Investments with capital protection carry a guarantee from a financial institution that some or all of the original capital invested will be returned even if markets fall. They usually aim to provide a return in excess of cash interest rates.
Advantages of Capital Protected Investments
The advantages of capital protected investments are:
- They provide a means for low risk investors to target higher returns than those available from a bank account
- They provide a means for low-medium risk investors to protect part of their portfolio from falls in value
Disadvantages of Capital Protected Investments
The disadvantages of capital protected investments are:
- Charges can be high
- Returns may be explicitly or implicitly capped
- Early redemption may be costly or impossible
- The capital protection depends on the financial strength of the underlying guarantor
- Capital Protected Investments usually work in a more complicated manner than equities, bonds or cash
Overall, these products can form a useful part of a portfolio. However capital protection comes at a cost, not only in charges but also in investment returns and accessibility. Investors who can tolerate more risk are usually better advised to avoid capital protected investments and instead focus on controlling risk through diversification.
Types of Capital Protected Investments
The three main types of capital protected investment available at present are:
- Tracker Bonds
- With Profit Funds
- Protected Funds
Tracker Bond investments are typically split into three parts, as follows:
- The largest part, perhaps 80% of the investment, is placed in a low risk interest bearing facility. Over the period of the investment, this is guaranteed by a financial institution to grow to 100% of the value of the original investment. This effectively provides the capital guarantee.

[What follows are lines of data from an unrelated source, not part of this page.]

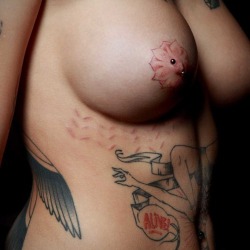 mrmrswoodman:  krazyraybodymods:  bondagefairy:  i really seriously think about getting my nipples tattooed.   Nice nipples but I really like the scars, they add a lot to her look.  Want to submit your own pic for me to post here? http://mrmrswoodman.tumb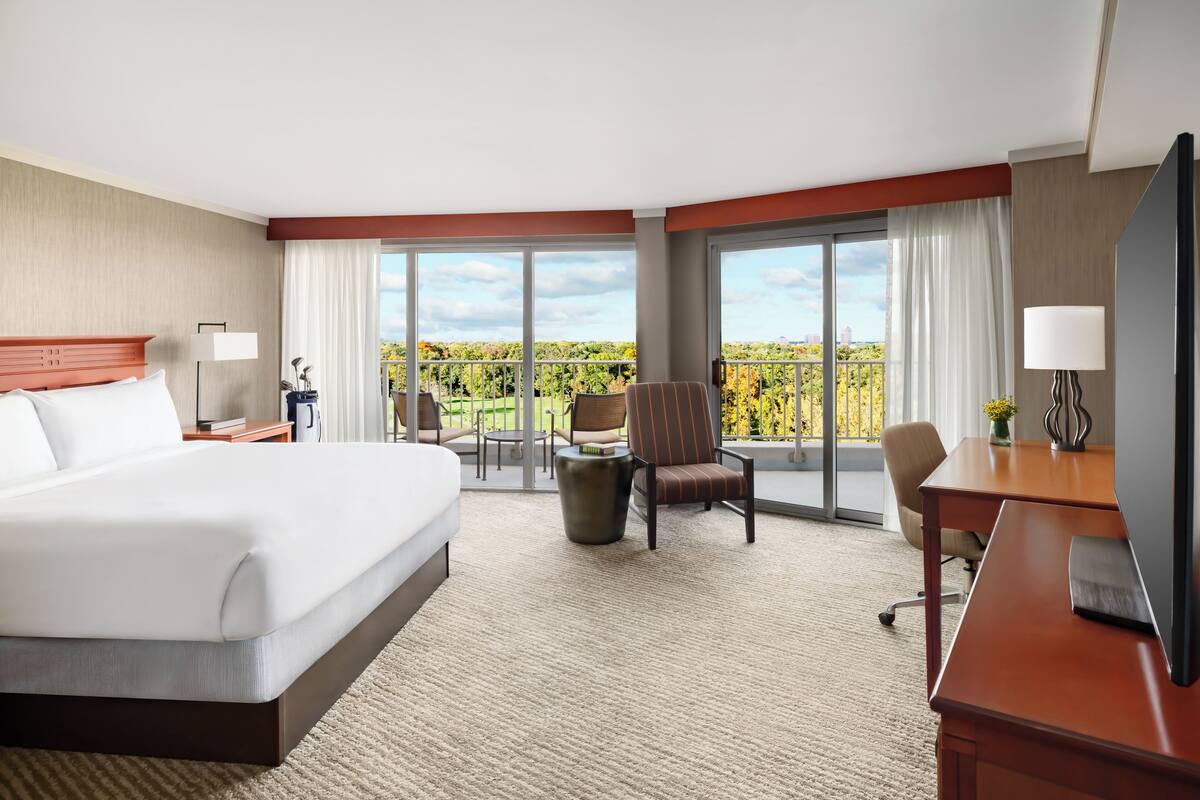 A hotel room with a large bed, a desk, a chair, and a balcony with a view of greenery.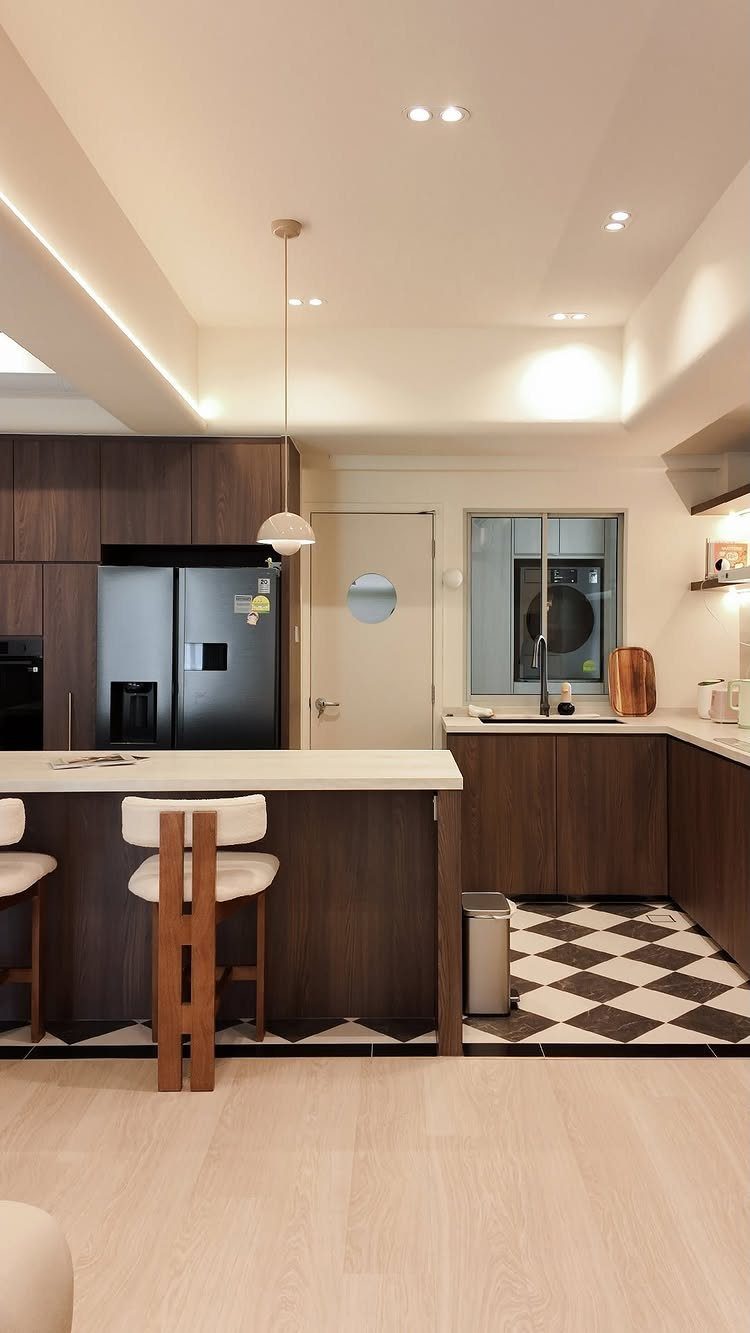 A modern kitchen island with dark wood cabinetry and a white countertop with bar stools.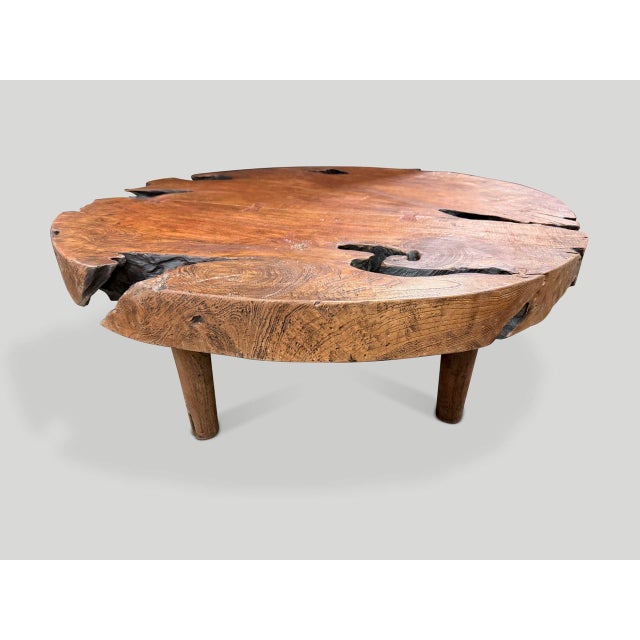 Impressive ancient teak wood coffee table floating on mid century style cone legs and finished with a natural oil...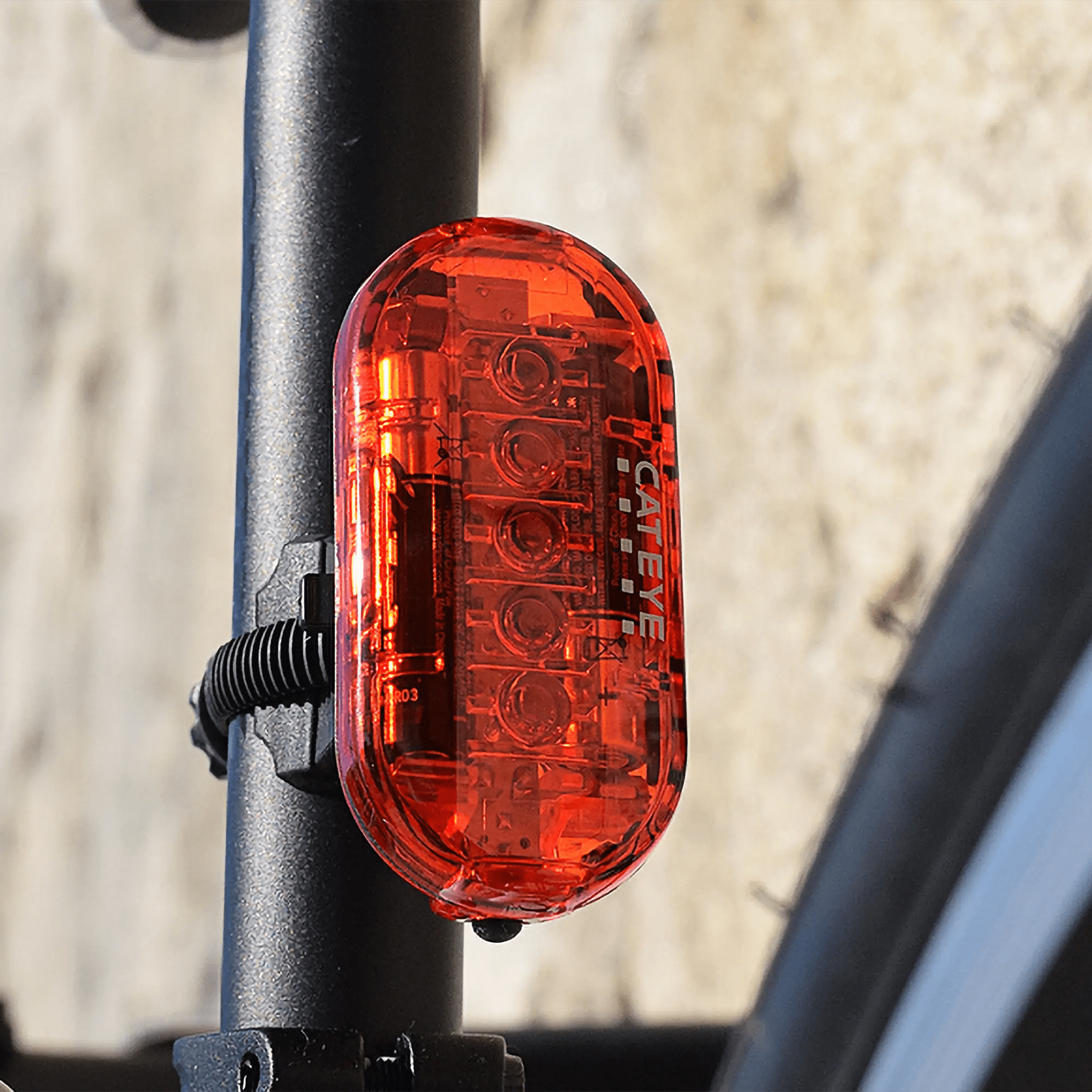 A CATEYE OMNI 5 red rear light with OptiCube lens mounts on the bikes seat post, providing 360° visibility. The rear wheel is partially visible against a blurred outdoor backdrop.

- The next largest part, perhaps 14% of the investment, typically buys a financial asset that gives high risk exposure to investment markets. At the maturity date this derivative could be worth a lot more or it could be worth nothing.
- The smallest part, perhaps 6% of the investment, is paid out in charges.
Tracker bonds will often be marketed as offering the growth from stock markets without the downside risk. However Tracker Bonds do not benefit from dividends, which tend to account for over 50% of the long run return on equities.
These investments tend to offer better terms in high interest rate than low interest rate periods. Investors should always ask who is providing the capital protection for a tracker bond.
With Profit Funds
With Profit Funds are the oldest form of Capital Protected Investment available on the market. The workings of With Profit Funds can vary, but typically growth is awarded in the form of an annual bonus and a terminal bonus paid on encashment. Annual bonuses are typically guaranteed along with original capital if the investor holds the With Profit Fund to its maturity date. The terminal bonus is not guaranteed. If markets perform poorly a substantial penalty may apply on early encashment.
With Profit Funds have, to some degree and with exceptions, fallen into disrepute. The guarantee is provided by the investment company, and if markets fall the investment company will often seek to protect itself by reducing the level of risk taken within the fund. This reduces growth prospects, and arguably does not benefit investors given that they have a capital guarantee anyway.
Following the severe market falls of the 2000-2010 decade, many With Profit Funds have very low growth prospects and carry substantial penalties for early withdrawal. While past investors have benefited from the capital protection in a bad decade for investments, there is little reason for new investors to use these funds, except in a very small number of cases.
After periods of market turbulence, penalties may apply for early encashment of With Profit Funds.
A minority of With Profit Funds carry valuable guaranteed growth rates. In addition some people who hold With Profit Funds in their pension may benefit from valuable guaranteed annuity rates. These tend to be closed to new investors, but those who already hold With Profit Funds or are contributing to them may be well advised to continue doing so.
The label ‘Protected Fund’ tends to be applied to investments where capital protection is partial. For example, a protected fund may offer investment growth with a guarantee that the value will never fall below 80% of the highest unit price ever achieved.
These structures may prove popular for low-medium risk investors who want a limit set on the amount of money they can lose.
Apart from the risk of a limited loss, however, there is another common downside to these funds. Typically the investment company will move the fund away from higher risk investments into lower risk investments when values fall. On the surface this may appear sensible but, from an investor’s viewpoint, they have capital protection anyway and risk within the fund is the only way they can generate significant growth. After significant falls in market value, protected funds can find themselves effectively stuck in cash and bonds, with very limited recovery prospects.
These funds may be a good idea for anyone who wants the possibility of growth with a limit on losses. However a key question to ask is how much of the fund is invested in higher risk, higher growth assets. If it is significantly less than 50%, then you will have to decide if future growth can keep up with cash or government bonds.